Wednesday, December 10, 2008

XP Blue Screen of death and hal.dll

Well, after five years and out of warranty, my Dell 8300 gets the Blue Screen of Death while going to screensaver mode. When I try to reboot I get

"Windows could not start because the following file is missing or corrupt:
Please re-install a copy of the above file."

I find a lot on this online with the laptop, for example on this article from Tim Fisher with the article "Missing Or Corrupt Hal.dll Error Resolution: Steps to Resolve the Missing Or Corrupt Hal.dll Error in Windows XP"

I load the original Install CD which goes back to Service Pack 1, and the restore procedure finds another corrupt file in his third step. So I guess the hard drive really crashed. But it is five years old.

So I call Geek Squad. They will come soon. I hope the data is recoverable, but it looks like a new hard drive. Five years old, already obsolete. Cheaper to start over, particularly during a recession.

Judging from the Net, it looks like this happens a lot.

HAL is supposed to be a hidden file that communicates with the hard drive. It was also the spaceship computer in 2001 A Space Odyssey (eg IBM - 1). I wonder if this a coincidence.

Update: Dec. 12, 2008

The (Best Buy) Geek Squad "double agent" came. He restored hal.dll from my 2003 purple system disk, starting with option 5 on the F2 menu, but needed a disk of his own, and a lot of "complicated" checks and tests. No data was lost, and no hardware problems were found. No reloading of the operating system was necessary; all changes from Service Pack 3.0 are in place, The problem is corruption of the dynamic load library module HAL itself (it's rather like one of the Vantage LIOM modules in the dynamic link deck, for people who know that "Vantage rules the world" in life insurance). It seems as though the Blue Screen came up when the machine went into standby mode, and there could be some kind of problem with a recent Microsoft update affecting standby.
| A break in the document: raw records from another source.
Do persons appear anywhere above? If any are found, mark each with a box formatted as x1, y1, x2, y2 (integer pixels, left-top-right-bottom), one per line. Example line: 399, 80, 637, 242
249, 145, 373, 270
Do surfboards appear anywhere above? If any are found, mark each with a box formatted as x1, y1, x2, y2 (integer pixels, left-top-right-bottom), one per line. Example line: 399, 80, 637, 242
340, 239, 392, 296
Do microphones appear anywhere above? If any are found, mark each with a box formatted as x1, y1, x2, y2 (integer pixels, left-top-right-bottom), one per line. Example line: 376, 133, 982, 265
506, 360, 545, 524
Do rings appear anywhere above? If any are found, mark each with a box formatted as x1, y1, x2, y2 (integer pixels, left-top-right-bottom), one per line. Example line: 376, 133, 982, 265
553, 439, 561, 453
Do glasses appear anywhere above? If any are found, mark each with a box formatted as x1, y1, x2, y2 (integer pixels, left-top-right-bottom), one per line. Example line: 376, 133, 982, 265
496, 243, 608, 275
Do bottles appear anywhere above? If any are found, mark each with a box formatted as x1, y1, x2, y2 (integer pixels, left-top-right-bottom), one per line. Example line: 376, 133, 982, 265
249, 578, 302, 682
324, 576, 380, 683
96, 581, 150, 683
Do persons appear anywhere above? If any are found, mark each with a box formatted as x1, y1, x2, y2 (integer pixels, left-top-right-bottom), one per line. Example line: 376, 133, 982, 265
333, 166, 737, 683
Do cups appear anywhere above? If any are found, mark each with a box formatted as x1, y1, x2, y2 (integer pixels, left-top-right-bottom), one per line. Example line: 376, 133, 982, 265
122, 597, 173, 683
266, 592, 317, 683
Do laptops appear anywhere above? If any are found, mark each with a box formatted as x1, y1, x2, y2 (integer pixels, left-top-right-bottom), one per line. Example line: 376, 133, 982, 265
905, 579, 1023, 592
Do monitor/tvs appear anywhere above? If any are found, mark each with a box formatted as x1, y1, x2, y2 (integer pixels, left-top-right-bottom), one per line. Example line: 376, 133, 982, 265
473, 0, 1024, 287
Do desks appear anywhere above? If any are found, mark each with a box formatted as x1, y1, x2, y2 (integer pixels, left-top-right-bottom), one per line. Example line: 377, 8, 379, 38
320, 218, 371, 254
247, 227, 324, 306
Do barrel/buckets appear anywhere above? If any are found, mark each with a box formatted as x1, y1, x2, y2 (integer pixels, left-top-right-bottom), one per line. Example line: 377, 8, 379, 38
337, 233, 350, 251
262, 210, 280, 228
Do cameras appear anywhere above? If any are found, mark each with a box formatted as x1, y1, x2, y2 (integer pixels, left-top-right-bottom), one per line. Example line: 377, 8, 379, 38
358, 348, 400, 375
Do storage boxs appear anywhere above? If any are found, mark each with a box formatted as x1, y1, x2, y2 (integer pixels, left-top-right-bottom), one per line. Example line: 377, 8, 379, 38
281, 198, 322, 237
It has been disabled. (Remember: "Best Buy" = "Buy More" = Chuck!)

Visitors receiving automatic updates themselves may want to be very careful about allowing standby mode (in "always on" mode) until we can find out if there is a problem.

He also says that McAfee is no longer the leader in anti-virus protection. He prefers Spysweeper. But the industry leader changes every year. He doesn't like automatic subscriptions to anti-virus software. I'll look more into this for the Internet Safety blog.